(Scene-based reasoning rows)
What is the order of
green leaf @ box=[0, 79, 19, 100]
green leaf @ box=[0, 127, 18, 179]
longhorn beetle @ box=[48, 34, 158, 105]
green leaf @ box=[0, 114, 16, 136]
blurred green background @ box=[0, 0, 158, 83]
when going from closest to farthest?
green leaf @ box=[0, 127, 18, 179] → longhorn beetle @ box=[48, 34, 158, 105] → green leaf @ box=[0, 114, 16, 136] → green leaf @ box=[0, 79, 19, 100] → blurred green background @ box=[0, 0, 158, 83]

_AIM_
Edit the rows above, replacing "closest" with "nearest" and leaving everything else unchanged.

_RESPONSE TO THE TASK_
What is the order of
green leaf @ box=[0, 79, 19, 100]
green leaf @ box=[0, 127, 18, 179]
longhorn beetle @ box=[48, 34, 158, 105]
green leaf @ box=[0, 114, 16, 136]
blurred green background @ box=[0, 0, 158, 83]
when going from nearest to farthest?
green leaf @ box=[0, 127, 18, 179] → longhorn beetle @ box=[48, 34, 158, 105] → green leaf @ box=[0, 114, 16, 136] → green leaf @ box=[0, 79, 19, 100] → blurred green background @ box=[0, 0, 158, 83]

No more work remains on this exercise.